Du diagnostic bien réparti. La conclusion est trop courte: elle devrait couvrir, comme l'introduction, une vingtaine de pages. Elle en fait à peine six. à moins d'y joindre le 20e chapitre. Il recèle en effet des pistes conclusives en ne disant pas leur nom. L'erreur est commune à beaucoup d'ouvrages non fictionnels: trop souvent, les conclusions sont bâclées. Rares sont les ouvrages qui prennent à ce point les besoins des lecteurs en ce domaine. Voir un exemple réussi d'écriture experte présenté ailleurs.

À tant diagnostiquer le mal, il tient du mensonge, couleur verte, les auteurs omettent de nous offrir des alternatives solides. Dans un autre ouvrage peut-être ?

Car le coopérateur de NewB que je suis par ailleurs reste très dubitatif. En effet, si cet ouvrage sérieux atteint un objectif, c'est celui de me faire conclure que ce serait en modifiant de façon pérenne le paradigme financier contemporain de l'extérieur, par voie légale, parlementaire, que celui-ci serait davantage contraint de se réformer en incluant l'éthique dans le coeur de son fonctionnement !


L'ouvrage résulte d'un travail sérieux, solide, à l'écart des modes, peu susceptible en vérité de retenir des pistes plus soutenables pour la planète tant la finance verte est viciée jusqu'au trognon par une mercatique mercantile d'enfumages par la création d'illusions difficiles à démêlerde l'inconsistance

  • même de notre monde
  • & de notre univers mental.

La mise à nu entreprise ici est précise, argumentée, structurée.
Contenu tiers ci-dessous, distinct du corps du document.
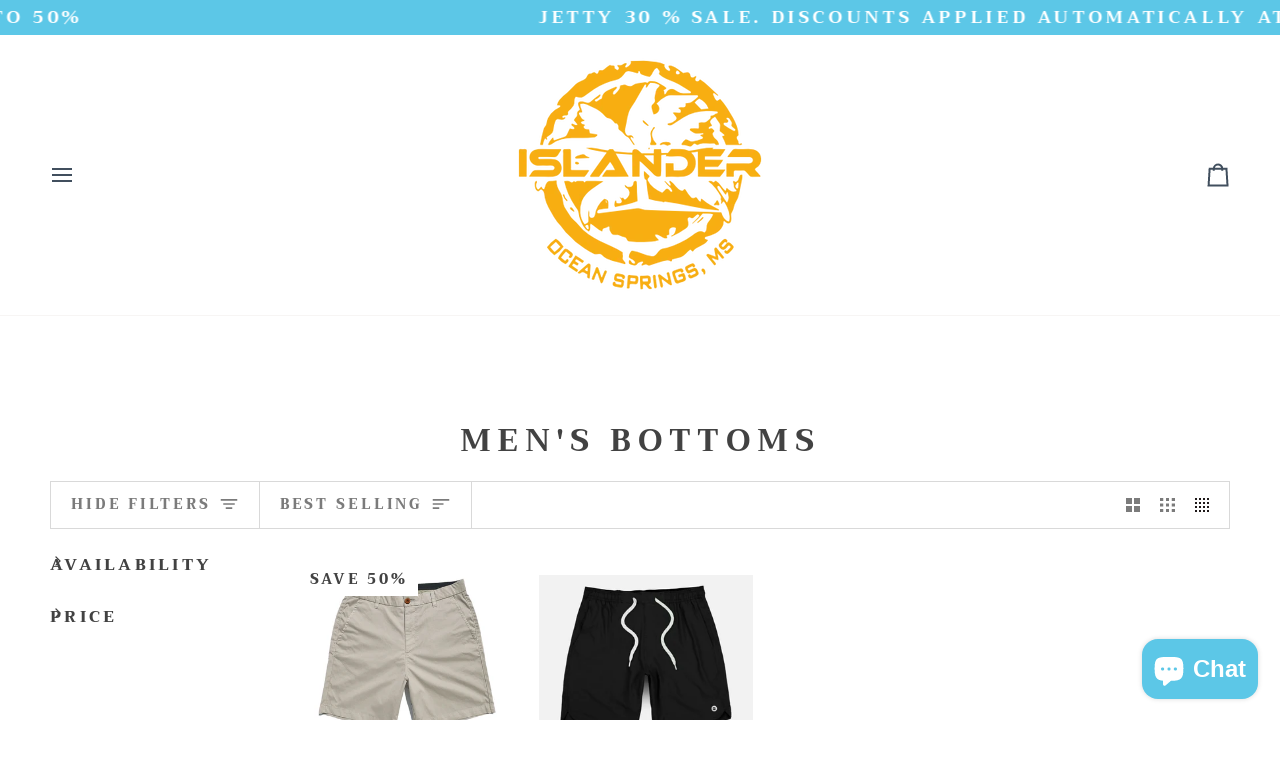

--- FILE ---
content_type: text/css
request_url: https://islanderoutfitters.com/cdn/shop/t/27/assets/font-settings.css?v=90599800462610661501765421031
body_size: -135
content:
@font-face{font-family:Trirong;font-weight:700;font-style:normal;font-display:swap;src:url(//islanderoutfitters.com/cdn/fonts/trirong/trirong_n7.a33ed6536f9a7c6d7a9d0b52e1e13fd44f544eff.woff2) format("woff2"),url(//islanderoutfitters.com/cdn/fonts/trirong/trirong_n7.cdb88d0f8e5c427b393745c8cdeb8bc085cbacff.woff) format("woff")}@font-face{font-family:Trirong;font-weight:400;font-style:normal;font-display:swap;src:url(//islanderoutfitters.com/cdn/fonts/trirong/trirong_n4.46b40419aaa69bf77077c3108d75dad5a0318d4b.woff2) format("woff2"),url(//islanderoutfitters.com/cdn/fonts/trirong/trirong_n4.97753898e63cd7e164ad614681eba2c7fe577190.woff) format("woff")}@font-face{font-family:Trirong;font-weight:700;font-style:normal;font-display:swap;src:url(//islanderoutfitters.com/cdn/fonts/trirong/trirong_n7.a33ed6536f9a7c6d7a9d0b52e1e13fd44f544eff.woff2) format("woff2"),url(//islanderoutfitters.com/cdn/fonts/trirong/trirong_n7.cdb88d0f8e5c427b393745c8cdeb8bc085cbacff.woff) format("woff")}@font-face{font-family:Trirong;font-weight:800;font-style:normal;font-display:swap;src:url(//islanderoutfitters.com/cdn/fonts/trirong/trirong_n8.14f8d4d7d9f76403b2c7e9b304b0390605115f8c.woff2) format("woff2"),url(//islanderoutfitters.com/cdn/fonts/trirong/trirong_n8.e67891afc4c8b52b040bad8df5045689969c6cba.woff) format("woff")}@font-face{font-family:Trirong;font-weight:800;font-style:normal;font-display:swap;src:url(//islanderoutfitters.com/cdn/fonts/trirong/trirong_n8.14f8d4d7d9f76403b2c7e9b304b0390605115f8c.woff2) format("woff2"),url(//islanderoutfitters.com/cdn/fonts/trirong/trirong_n8.e67891afc4c8b52b040bad8df5045689969c6cba.woff) format("woff")}@font-face{font-family:Trirong;font-weight:500;font-style:normal;font-display:swap;src:url(//islanderoutfitters.com/cdn/fonts/trirong/trirong_n5.506bdf240f4562a3b401e78053b032372d3f924b.woff2) format("woff2"),url(//islanderoutfitters.com/cdn/fonts/trirong/trirong_n5.eb63b003519ac2925d281b351c1760d19c9d9503.woff) format("woff")}@font-face{font-family:Trirong;font-weight:400;font-style:italic;font-display:swap;src:url(//islanderoutfitters.com/cdn/fonts/trirong/trirong_i4.e8fb1b74a83a452c3d16f162180a83bc0894e8aa.woff2) format("woff2"),url(//islanderoutfitters.com/cdn/fonts/trirong/trirong_i4.2148544c556c13305d638bd776b71d589f726b3e.woff) format("woff")}@font-face{font-family:Trirong;font-weight:500;font-style:italic;font-display:swap;src:url(//islanderoutfitters.com/cdn/fonts/trirong/trirong_i5.824d72b848444a60c2ed14c655bd438869983f24.woff2) format("woff2"),url(//islanderoutfitters.com/cdn/fonts/trirong/trirong_i5.e4370f72c8e58e0c2bf9defab9d8f828f975d1ac.woff) format("woff")}
/*# sourceMappingURL=/cdn/shop/t/27/assets/font-settings.css.map?v=90599800462610661501765421031 */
La mise à plat du travail accompli des illusionnistes est très bien documentée. La table des matières ci-dessus en porte de nombreuses traces. Il pourrait opérer des miracles auprès de lecteurs vraiment peu au courant des pratiques de marketing, qui ne sont pas propres à la finance & à la banque d'ailleurs. La cohérence du décryptage est appliqué à la finance verte, thème porteur s'il en est, & montre la kyrielle infinie de techniques d'enfumage mises en oeuvre par celles & ceux qui sont payées pour que rien ne change, jusqu'à qu'elles/ils soient mis à la porte (compression de personnel, vous compenez !). L'ouvrage est en cela salutaire.


Par contre, formellement, elle pêche sérieusement par deux côtés:

  • le texte est trop peu illustré; les graphiques & les tableaux, bien présents, sont réservés à  cinq encadrés hors texte dont le relevé ne figure pas dans la table des matières. Cela laisse trois quarts des chapitres sans illustrations. C'est austère, peu dynamisant, très (bien) "écrit". Les illustrations sont pourtant essentielles quand la matière est ardue, & celle-ci l'est: si je devais présenter un argumentaire face à un public à former au décryptage, c'est vraisemblement sur elles que je poserais mes premières balises de présentation.
  • chaque chapitre est bien structuré; pourtant, il est des moyens de faire apparaître à peu de frais cette structuration; ils sont absents:
    • les sous-titres, notamment, permettent d'annoncer le propos par un choix judicieux de mots-clés, ce que les auteurs s'emploient à faire dans les titres de leurs trois parties & vingt chapitres;
    • mais aussi la mise en gras de concepts-clés dans la texte: un tel procédé a l'avantage de soutenir l'attention tout en insistant sur le thème en cours.

Étant donné le côté ardu des thématiques abordées, les quelques formules mathématiques présentes dans le texte auraient mérité des hors-textes, soulignant par là leur pertinence de manière visuelle; ces dynamisations textuelles auraient été précieuses à ne pas semer tant de lectures en cours de route. Cela ressortit peut-être aussi d'un travail éditorial de conseil qu'une maison d'édition pourrait offrir à ses auteurs. Il s'agit là d'un savoir-faire de moins en moins instauré, tout accaparées que sont les équipes à générer des profits à la marge des flux des offices & de leurs innombrables retours. La collection dans laquelle l'ouvrage est paru ne semble pas être animée par un/une directeur/directrice de collection distinct/e de l'éditeur et/ou l'éditrice; en tout rien ne figure clairement.